Un poulailler sert à protéger les animaux du vent, d'un soleil trop ardent, d'une cha­leur excessive, d'un froid rigoureux et per­met aux volailles de disposer d'un endroit pour se nourrir, dans lequel elles trouveront des nids, où elles pourront pondre, et tout cela à l'abri de l'humidité. Dans le sud, en général, il faut prévoir un système efficace de ventilation, en particulier pour laisser les bâtiments frais pendant l'été. En revanche, dans le nord, la ventilation sera utile pour lutter contre l'humidité durant l'hiver et éviter que les oiseaux ne soient soumis à un air trop froid.
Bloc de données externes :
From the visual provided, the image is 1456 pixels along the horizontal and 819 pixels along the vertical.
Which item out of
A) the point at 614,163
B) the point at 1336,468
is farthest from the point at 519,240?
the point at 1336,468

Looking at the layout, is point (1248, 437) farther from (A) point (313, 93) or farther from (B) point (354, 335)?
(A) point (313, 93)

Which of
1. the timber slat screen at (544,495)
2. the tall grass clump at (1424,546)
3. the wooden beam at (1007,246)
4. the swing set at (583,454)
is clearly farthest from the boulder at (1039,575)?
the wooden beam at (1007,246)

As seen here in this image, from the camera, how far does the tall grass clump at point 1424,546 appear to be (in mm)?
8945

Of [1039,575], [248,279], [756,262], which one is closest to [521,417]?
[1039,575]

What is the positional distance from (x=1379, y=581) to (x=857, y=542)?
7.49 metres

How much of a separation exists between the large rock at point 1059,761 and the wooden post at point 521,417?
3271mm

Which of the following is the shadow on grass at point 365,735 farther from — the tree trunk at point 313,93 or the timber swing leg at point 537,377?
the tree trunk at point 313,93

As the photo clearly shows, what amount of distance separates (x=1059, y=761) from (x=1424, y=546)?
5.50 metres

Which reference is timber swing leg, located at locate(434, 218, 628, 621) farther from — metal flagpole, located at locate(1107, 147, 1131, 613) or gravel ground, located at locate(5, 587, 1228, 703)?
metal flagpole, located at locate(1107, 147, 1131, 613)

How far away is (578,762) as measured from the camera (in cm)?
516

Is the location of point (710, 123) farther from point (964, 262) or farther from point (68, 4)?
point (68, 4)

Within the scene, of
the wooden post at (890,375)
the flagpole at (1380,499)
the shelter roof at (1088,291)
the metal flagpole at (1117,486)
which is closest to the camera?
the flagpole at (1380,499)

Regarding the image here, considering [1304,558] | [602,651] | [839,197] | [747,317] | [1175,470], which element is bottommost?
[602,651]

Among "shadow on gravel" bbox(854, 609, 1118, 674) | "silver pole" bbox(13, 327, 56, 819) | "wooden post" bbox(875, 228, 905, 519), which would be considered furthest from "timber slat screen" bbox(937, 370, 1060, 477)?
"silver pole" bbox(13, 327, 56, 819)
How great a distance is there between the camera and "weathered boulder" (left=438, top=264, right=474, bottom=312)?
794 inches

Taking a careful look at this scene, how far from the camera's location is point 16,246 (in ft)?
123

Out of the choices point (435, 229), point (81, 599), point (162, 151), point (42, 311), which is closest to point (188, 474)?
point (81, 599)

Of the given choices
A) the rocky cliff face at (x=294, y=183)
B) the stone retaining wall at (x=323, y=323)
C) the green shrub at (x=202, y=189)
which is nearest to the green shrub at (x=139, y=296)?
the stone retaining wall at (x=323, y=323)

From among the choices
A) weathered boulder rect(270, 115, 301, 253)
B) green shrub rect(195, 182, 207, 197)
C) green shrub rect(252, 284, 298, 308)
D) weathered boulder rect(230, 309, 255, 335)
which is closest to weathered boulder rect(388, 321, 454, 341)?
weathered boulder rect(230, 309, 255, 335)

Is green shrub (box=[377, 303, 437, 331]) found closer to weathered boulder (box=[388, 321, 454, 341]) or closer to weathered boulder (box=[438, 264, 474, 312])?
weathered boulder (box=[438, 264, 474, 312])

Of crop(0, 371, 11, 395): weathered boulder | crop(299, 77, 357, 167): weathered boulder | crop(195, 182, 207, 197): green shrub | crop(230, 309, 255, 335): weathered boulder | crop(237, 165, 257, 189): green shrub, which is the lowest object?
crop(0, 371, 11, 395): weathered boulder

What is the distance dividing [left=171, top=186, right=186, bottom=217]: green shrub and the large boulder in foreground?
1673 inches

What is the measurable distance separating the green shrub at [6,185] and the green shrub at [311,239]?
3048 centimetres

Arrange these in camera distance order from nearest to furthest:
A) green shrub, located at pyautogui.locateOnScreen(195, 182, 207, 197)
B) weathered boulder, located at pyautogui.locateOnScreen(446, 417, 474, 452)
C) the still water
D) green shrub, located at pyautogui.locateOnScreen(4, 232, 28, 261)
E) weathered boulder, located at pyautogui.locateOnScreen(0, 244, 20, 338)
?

On a bâti avec succès des poulaillers dont la largeur et longueur sont variables. Lors­qu'on construit un grand poulailler, il faut l'aménager de fenêtres sur les quatre côtés. Si on réalise un bâtiment peu profond, des fenêtres sur le devant suffiront. Les avanta­ges de locaux profonds sont réels, le froid et la chaleur seront véritablement atténués, le coût est à peine plus élevé et l'on réduit ain­si le travail car un grand nombre de volailles sont nourries en une seule fois.

Une ventilation appropriée et un endroit suffisamment grand réservé aux mangeoires sont les principaux facteurs auxquels il con­vient de veiller quand on désire installer un grand poulailler. Trop souvent, les éleveurs laissent la même surface qu'il s'agisse d'ali­menter 20 volailles ou 5. Il faut donc définir un bon équilibre entre le lieu consacré à la nourriture et le nombre d'animaux, en pre­nant en considération la taille du poulailler et le nombre de sujets.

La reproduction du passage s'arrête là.